Now, with the death of a high school classmate, I'm again reminded of our makeshift memorials. Three students in my high school class alone died before graduation. My senior year, the large rock outside our school became a memorial rock, painted over each time another student's life was taken. We never knew when it was okay to paint over the rock again unless someone else passed away. In a generation of "kids with stuff," making tangible (or techno-tangible) memorials in the only way we know how, it can be even tougher to let go.
In the age of social networking, bad news travels even more quickly--I may never have known about the death of someone whose locker was always just two away from mine were it not for the superficial Facebook friendships I've maintained with people I haven't actually spoken to in years. I was never really friends with Elliot, but the proximity of our last names in the alphabet often put us in the same place when homeroom rolled around. When I heard he had passed away, I took a quick look at my cell phone. Sure enough, Elliot became the third person whose number remains in my contact list even after death. I never deleted my grandmother's home number from my cell phone after she passed away in 2007, nor could I bring myself to delete Casey's number, email address, and speed dial information when she died last summer. Now, it's as though a precedent has been set: even though the only reason Elliot's number was saved in my phone was because he sometimes prank called me, it feels more like a rejection of someone's memory than practicality to delete the deceased from an address book.

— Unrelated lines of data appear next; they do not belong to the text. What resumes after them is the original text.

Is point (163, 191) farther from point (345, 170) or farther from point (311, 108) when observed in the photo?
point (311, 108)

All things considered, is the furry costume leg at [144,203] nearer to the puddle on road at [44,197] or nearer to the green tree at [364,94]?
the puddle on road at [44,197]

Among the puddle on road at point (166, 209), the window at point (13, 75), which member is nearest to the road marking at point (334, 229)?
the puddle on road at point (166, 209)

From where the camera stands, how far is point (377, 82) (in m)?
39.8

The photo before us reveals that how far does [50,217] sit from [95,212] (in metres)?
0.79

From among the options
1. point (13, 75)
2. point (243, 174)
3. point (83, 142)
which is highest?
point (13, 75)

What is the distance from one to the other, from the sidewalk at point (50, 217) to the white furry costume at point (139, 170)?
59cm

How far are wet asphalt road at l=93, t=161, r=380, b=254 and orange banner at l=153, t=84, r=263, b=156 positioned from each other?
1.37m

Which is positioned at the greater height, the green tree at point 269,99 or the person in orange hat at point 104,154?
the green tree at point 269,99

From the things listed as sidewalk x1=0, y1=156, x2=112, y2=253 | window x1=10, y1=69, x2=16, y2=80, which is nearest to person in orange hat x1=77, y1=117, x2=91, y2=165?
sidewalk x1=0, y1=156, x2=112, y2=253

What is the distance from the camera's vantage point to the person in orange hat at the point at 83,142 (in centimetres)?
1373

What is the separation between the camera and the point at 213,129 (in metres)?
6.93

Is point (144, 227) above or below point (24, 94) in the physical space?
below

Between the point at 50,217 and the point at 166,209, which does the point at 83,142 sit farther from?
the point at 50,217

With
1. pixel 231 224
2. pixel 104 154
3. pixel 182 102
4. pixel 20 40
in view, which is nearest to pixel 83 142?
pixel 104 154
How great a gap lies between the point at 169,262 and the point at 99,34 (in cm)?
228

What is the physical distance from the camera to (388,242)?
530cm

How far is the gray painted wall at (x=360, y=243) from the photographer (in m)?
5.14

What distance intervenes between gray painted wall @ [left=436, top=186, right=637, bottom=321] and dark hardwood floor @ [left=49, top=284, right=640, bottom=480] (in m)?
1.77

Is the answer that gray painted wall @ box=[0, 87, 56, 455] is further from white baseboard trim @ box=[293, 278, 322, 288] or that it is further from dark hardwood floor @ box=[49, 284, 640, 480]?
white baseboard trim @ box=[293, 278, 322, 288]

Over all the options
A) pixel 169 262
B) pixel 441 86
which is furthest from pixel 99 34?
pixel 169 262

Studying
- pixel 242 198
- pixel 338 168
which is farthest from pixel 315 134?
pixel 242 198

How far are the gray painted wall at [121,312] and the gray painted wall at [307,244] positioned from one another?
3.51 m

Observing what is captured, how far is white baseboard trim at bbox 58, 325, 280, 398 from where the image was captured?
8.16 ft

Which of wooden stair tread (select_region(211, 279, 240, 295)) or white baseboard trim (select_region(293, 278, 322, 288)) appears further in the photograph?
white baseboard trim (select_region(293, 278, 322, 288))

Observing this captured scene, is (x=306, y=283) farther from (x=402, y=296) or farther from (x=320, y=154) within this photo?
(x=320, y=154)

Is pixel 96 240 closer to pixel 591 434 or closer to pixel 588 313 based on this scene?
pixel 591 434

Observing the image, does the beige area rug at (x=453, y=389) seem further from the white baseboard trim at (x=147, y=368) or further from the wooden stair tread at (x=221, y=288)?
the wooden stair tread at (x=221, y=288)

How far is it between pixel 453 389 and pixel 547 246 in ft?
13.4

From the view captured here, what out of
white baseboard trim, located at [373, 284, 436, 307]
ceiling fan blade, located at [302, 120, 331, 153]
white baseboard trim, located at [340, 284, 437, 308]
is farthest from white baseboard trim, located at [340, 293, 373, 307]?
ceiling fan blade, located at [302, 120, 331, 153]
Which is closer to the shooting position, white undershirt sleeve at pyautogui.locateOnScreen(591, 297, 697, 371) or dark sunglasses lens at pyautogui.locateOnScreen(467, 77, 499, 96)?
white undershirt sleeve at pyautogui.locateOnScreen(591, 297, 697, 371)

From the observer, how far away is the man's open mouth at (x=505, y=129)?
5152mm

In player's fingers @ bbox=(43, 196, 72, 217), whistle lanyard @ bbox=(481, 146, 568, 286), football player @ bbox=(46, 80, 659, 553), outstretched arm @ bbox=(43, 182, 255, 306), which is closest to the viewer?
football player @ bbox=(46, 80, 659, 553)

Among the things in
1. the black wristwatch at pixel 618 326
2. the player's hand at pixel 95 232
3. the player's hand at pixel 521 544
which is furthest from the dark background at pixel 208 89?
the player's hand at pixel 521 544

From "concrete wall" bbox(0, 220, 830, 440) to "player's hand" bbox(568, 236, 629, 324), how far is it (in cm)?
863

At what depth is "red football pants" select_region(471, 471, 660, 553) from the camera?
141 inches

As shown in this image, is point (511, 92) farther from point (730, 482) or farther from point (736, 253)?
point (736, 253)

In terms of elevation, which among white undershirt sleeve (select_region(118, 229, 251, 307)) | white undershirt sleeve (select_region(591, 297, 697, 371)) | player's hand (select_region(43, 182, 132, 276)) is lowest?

When I Googled his name, I came up with prayer requests from the church I once attended, asking members of the parish to keep deployed members of the military in their prayers as they fought for our freedom. I can't even wrap my head around how awful it is to survive two tours of duty and come home, only to die in a car accident. I was further devastated to hear that he is survived by a young wife and son. My thoughts are with his family and friends in this difficult time. Rest in peace, Elliot Teisler.